• **Data supplied**:
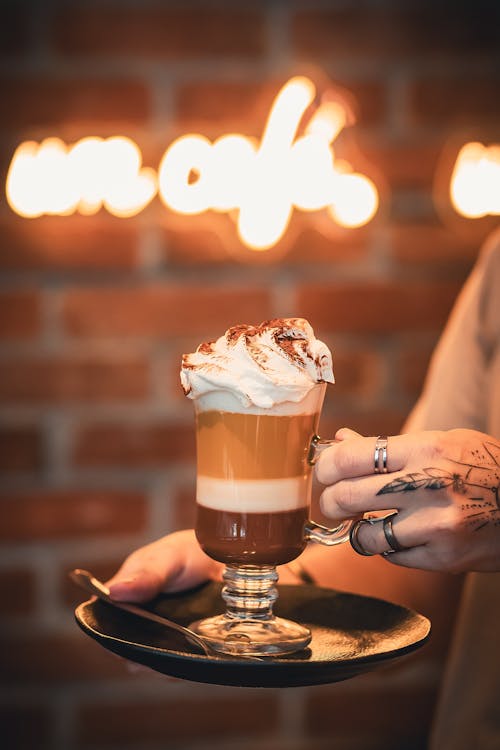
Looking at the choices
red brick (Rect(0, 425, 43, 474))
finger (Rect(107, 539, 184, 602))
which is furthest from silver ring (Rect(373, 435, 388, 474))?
red brick (Rect(0, 425, 43, 474))

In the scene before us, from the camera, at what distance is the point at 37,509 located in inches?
74.4

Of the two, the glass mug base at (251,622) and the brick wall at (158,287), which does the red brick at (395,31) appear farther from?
the glass mug base at (251,622)

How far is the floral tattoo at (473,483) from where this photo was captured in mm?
843

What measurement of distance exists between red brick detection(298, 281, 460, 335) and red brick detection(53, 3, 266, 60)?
1.85 feet

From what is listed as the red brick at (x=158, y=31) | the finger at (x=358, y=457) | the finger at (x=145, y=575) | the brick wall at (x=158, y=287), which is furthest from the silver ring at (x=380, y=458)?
the red brick at (x=158, y=31)

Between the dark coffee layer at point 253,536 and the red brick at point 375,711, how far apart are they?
1.15 meters

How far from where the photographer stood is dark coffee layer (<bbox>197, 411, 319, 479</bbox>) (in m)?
0.92

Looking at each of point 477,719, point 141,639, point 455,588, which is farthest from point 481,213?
point 141,639

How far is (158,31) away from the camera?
6.13 feet

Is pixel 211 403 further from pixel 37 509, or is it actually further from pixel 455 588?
pixel 37 509

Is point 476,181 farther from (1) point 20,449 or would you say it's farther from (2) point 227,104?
(1) point 20,449

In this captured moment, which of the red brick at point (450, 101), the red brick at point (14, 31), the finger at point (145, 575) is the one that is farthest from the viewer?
the red brick at point (450, 101)

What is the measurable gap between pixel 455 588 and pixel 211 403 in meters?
0.64

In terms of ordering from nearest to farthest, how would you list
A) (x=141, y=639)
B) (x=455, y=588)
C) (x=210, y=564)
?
(x=141, y=639), (x=210, y=564), (x=455, y=588)
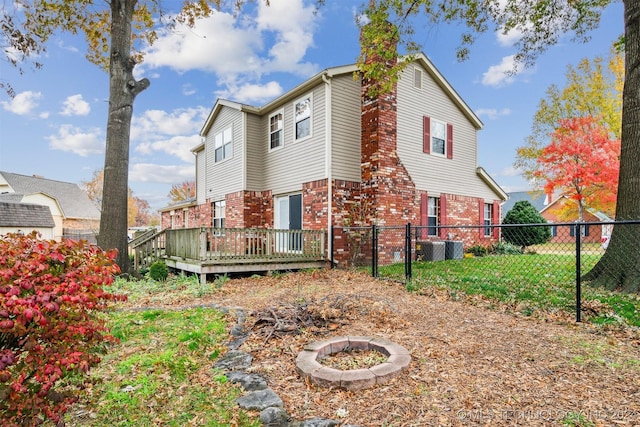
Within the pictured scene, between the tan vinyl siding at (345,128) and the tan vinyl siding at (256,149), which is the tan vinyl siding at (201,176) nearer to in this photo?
the tan vinyl siding at (256,149)

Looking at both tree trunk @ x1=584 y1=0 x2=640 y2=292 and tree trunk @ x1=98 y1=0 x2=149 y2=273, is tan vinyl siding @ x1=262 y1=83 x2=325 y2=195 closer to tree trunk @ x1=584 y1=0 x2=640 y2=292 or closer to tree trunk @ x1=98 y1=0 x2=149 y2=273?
tree trunk @ x1=98 y1=0 x2=149 y2=273

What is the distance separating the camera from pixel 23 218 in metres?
20.9

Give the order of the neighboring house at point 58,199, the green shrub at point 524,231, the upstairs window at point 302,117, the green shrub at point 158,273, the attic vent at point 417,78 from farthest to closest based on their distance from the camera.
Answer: the neighboring house at point 58,199 < the green shrub at point 524,231 < the attic vent at point 417,78 < the upstairs window at point 302,117 < the green shrub at point 158,273

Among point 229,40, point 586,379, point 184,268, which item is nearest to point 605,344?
point 586,379

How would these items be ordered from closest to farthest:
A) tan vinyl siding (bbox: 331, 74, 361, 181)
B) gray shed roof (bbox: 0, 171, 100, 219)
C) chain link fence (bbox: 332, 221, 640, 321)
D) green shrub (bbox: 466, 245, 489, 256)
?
chain link fence (bbox: 332, 221, 640, 321)
tan vinyl siding (bbox: 331, 74, 361, 181)
green shrub (bbox: 466, 245, 489, 256)
gray shed roof (bbox: 0, 171, 100, 219)

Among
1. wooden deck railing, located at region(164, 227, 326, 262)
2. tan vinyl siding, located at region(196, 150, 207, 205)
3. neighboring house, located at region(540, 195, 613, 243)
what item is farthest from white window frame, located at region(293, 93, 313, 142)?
neighboring house, located at region(540, 195, 613, 243)

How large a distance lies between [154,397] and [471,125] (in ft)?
48.3

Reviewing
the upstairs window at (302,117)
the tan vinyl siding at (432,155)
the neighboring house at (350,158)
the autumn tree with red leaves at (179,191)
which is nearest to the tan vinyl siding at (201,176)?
the neighboring house at (350,158)

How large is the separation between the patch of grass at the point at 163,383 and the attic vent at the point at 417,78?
34.9 feet

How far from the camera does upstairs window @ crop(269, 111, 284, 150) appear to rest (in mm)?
Answer: 12219

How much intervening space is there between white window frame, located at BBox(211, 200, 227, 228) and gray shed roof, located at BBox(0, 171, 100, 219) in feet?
76.0

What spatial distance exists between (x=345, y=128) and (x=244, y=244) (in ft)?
15.5

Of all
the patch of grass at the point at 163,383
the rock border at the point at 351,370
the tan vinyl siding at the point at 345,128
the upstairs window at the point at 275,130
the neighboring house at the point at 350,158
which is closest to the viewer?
the patch of grass at the point at 163,383

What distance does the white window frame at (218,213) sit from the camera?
47.2 feet
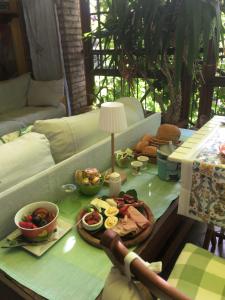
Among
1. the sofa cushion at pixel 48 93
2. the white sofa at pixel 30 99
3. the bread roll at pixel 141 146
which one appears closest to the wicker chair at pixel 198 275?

• **Task to complete**: Leave the images out and output the remaining material exactly as it stands.

• **Exercise response**:
Looking at the choices
red brick (Rect(0, 425, 43, 474))
finger (Rect(107, 539, 184, 602))
which is furthest from silver ring (Rect(373, 435, 388, 474))?
red brick (Rect(0, 425, 43, 474))

In the scene before us, from the camera, at what distance is the point at 37,509 located in inches?
74.4

Of the two, the glass mug base at (251,622) and the brick wall at (158,287), which does the red brick at (395,31) appear farther from?
the glass mug base at (251,622)

How far is the floral tattoo at (473,483) from where this photo was captured in mm?
843

What measurement of distance exists between red brick detection(298, 281, 460, 335) and red brick detection(53, 3, 266, 60)?
1.85 feet

From what is listed as the red brick at (x=158, y=31) | the finger at (x=358, y=457) | the finger at (x=145, y=575) | the brick wall at (x=158, y=287), which is furthest from the silver ring at (x=380, y=458)?
the red brick at (x=158, y=31)

Between the dark coffee layer at point 253,536 and the red brick at point 375,711, how far apart are they?
1.15 meters

How far from where the photographer stood is dark coffee layer (<bbox>197, 411, 319, 479</bbox>) (in m)?
0.92

Looking at each of point 477,719, point 141,639, point 455,588, which is farthest from point 481,213?
point 141,639

How far is (158,31) away from the camera?
6.13 feet

Is pixel 211 403 further from pixel 37 509, or is it actually further from pixel 455 588?
pixel 37 509

Is point 476,181 farther from (1) point 20,449 or would you say it's farther from (2) point 227,104?
(1) point 20,449

In this captured moment, which of the red brick at point (450, 101), the red brick at point (14, 31), the finger at point (145, 575) is the one that is farthest from the viewer?
the red brick at point (450, 101)

What is the measurable gap between pixel 455 588 and pixel 211 403 in meters?
0.64

In terms of ordering from nearest to farthest, how would you list
A) (x=141, y=639)
B) (x=455, y=588)
C) (x=210, y=564)
?
(x=141, y=639), (x=210, y=564), (x=455, y=588)
Within the pictured scene, between the tan vinyl siding at (345,128) and the tan vinyl siding at (256,149), which is the tan vinyl siding at (201,176) nearer to in this photo?
the tan vinyl siding at (256,149)

Looking at both tree trunk @ x1=584 y1=0 x2=640 y2=292 and tree trunk @ x1=98 y1=0 x2=149 y2=273, is tan vinyl siding @ x1=262 y1=83 x2=325 y2=195 closer to tree trunk @ x1=584 y1=0 x2=640 y2=292 or closer to tree trunk @ x1=98 y1=0 x2=149 y2=273?
tree trunk @ x1=98 y1=0 x2=149 y2=273

What is the distance separating the camera from pixel 23 218 in metres?
20.9

Give the order of the neighboring house at point 58,199, the green shrub at point 524,231, the upstairs window at point 302,117, the green shrub at point 158,273, the attic vent at point 417,78 from farthest to closest based on their distance from the camera.
Answer: the neighboring house at point 58,199 < the green shrub at point 524,231 < the attic vent at point 417,78 < the upstairs window at point 302,117 < the green shrub at point 158,273

Among point 229,40, point 586,379, point 184,268, which item is nearest to point 605,344?
point 586,379

How would these items be ordered from closest to farthest:
A) tan vinyl siding (bbox: 331, 74, 361, 181)
B) gray shed roof (bbox: 0, 171, 100, 219)
C) chain link fence (bbox: 332, 221, 640, 321)
D) green shrub (bbox: 466, 245, 489, 256)
?
chain link fence (bbox: 332, 221, 640, 321)
tan vinyl siding (bbox: 331, 74, 361, 181)
green shrub (bbox: 466, 245, 489, 256)
gray shed roof (bbox: 0, 171, 100, 219)

Among
1. wooden deck railing, located at region(164, 227, 326, 262)
2. tan vinyl siding, located at region(196, 150, 207, 205)
3. neighboring house, located at region(540, 195, 613, 243)
what item is farthest from white window frame, located at region(293, 93, 313, 142)?
neighboring house, located at region(540, 195, 613, 243)

How large a distance lies between [154,397] and [471,125] (in ft)?
48.3

Reviewing
the upstairs window at (302,117)
the tan vinyl siding at (432,155)
the neighboring house at (350,158)
the autumn tree with red leaves at (179,191)
which is nearest to the tan vinyl siding at (201,176)?
the neighboring house at (350,158)

How large is the separation between the patch of grass at the point at 163,383 and the attic vent at the point at 417,78?
34.9 feet

How far from the camera does upstairs window @ crop(269, 111, 284, 150) appear to rest (in mm)?
Answer: 12219

How much intervening space is there between white window frame, located at BBox(211, 200, 227, 228) and gray shed roof, located at BBox(0, 171, 100, 219) in feet?
76.0

What spatial distance exists between (x=345, y=128) and (x=244, y=244) (in ft)?
15.5

Of all
the patch of grass at the point at 163,383
the rock border at the point at 351,370
the tan vinyl siding at the point at 345,128
the upstairs window at the point at 275,130
the neighboring house at the point at 350,158
which is closest to the viewer?
the patch of grass at the point at 163,383

What distance does the white window frame at (218,213) sit from the camera?
47.2 feet
Among
1. the sofa cushion at pixel 48 93
2. the white sofa at pixel 30 99
3. the bread roll at pixel 141 146
which one appears closest to the wicker chair at pixel 198 275?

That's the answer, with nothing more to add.